Derin bir nefes vererek ayağa kalktım, ardından yerdeki fırlatılan çoraplarımı elime aldım fakat biri elimden düştü. Sabırlı bir şekilde tekrar elime aldım yere düşen çorabı. Usul usul yatağıma doğru ilerleyip yatağın ucuna oturdum. Çorabımı giydikten sonra şarja takılı olan telefonumu prizden söktüm ve bildirim gelip gelmediğine baktım. Tabii ki bildirim gelmemişti.

Telefonumu çalışma masama fırlatıp elimi yüzümü yıkamak için banyoya yöneldim. Evet, telefonu fırlattım çünkü masamın üzerindeki kitaplar telefonumun kırılmasını önleyecek kadar döşenmiş bir vaziyetteydi. Çalışma masamın üstünü annem genelde -aslında hiçbir zaman- temiz görmezdi. Çok da düzenliyimdir, övünmek gibi olmasın...

Banyoya girince çeşmeyi açtım ve elimi ıslatmadan sabunu alıp elimi köpürtmeye çalıştım. Elimi ıslatmadığımın farkında bile değildim. Burnumdan gülerek elimi suya tuttum ve elimi köpürttükten sonra köpüğü yüzüme yaydım. Yüzümü ovalarken annem içerden babama "Yasoş!" diye seslendi. Bakmayın "Yasoş" dediğine, adı Yasin. Bana da çoğunlukla "Almiş" der. Bizim evde isimlerimizin doğru bir biçimde söylendiği nadir görülür aslında. Bu sabah annemin bana "Almina" diye hitap etmesi alışık olmadığım bir durumdu.

Yüzüme soğuk suyu çarpınca kendime geldim. Musluğu kapatıp havluyla yüzümü kuruttum ve banyodan çıktım. Annem tabii ki benim çıktığımı duyunca "Almiş, şu babanı bir uyandırsana." dedi. Mutfağa gidiyordum fakat yönümü yatak odasına çevirmek durumunda kaldım. Evde ruh gibi yürüyerek yatak odasına girdim ve babamı mükemmel bir şekilde uyandırdım. Nasıl mı? Oynat bakalım.
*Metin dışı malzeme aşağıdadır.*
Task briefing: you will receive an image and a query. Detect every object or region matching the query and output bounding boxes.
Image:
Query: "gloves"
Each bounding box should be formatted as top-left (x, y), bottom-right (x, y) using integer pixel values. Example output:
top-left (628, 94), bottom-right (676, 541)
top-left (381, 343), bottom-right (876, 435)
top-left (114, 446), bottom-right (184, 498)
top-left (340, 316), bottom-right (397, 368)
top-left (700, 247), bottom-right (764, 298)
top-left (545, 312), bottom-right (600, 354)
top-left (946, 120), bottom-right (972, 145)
Odaya girdiğim gibi babamın üstüne yavaşça(!) çuvallandım. Harika ötesi sabah enerjimle "Günaydın!" dedim babamın yanaklarını sıkarak. Babam gözlerini açıp gülümsedi ve her zaman olduğu gibi kuru bir "Günaydın." dedi. "Kahvaltı hazır." dedim üstünden kalkarken. Yataktan tam anlamıyla indiğimde yine durmadım tabii. Babamın üstündeki yorganı kaldırarak yatağın sıcaklığını fethettim. Kaybolan ısı nedeniyle babamın yataktan zevk alma oranını düşürerek onun yataktan kalkmasına neden oldum. Görev başarıyla sonlanırken "Tamam geliyorum." dedi yatakta doğrularak.

Sırıtarak odadan çıktığımda mutfağa giderken kendimi sakatlamadan duramadım tabii ki. Ayağımı duvara çarpınca yüzümü buruşturarak seke seke mutfağa varabildim. Annem "Kalktı mı baban?" diye sordu. "Kalktı." dedim önümdeki haşlanmış yumurtaya bakarken. Elime bıçak alıp yumurtayı böldüm. Üstüne pul biber döktüğüm sırada babam mutfağa girdi ve kısık gözleri ile oradan bizi izledi. Annem de babamı izliyordu. Yani kısaca her sabah yaşanan o gereksiz bakışma anı...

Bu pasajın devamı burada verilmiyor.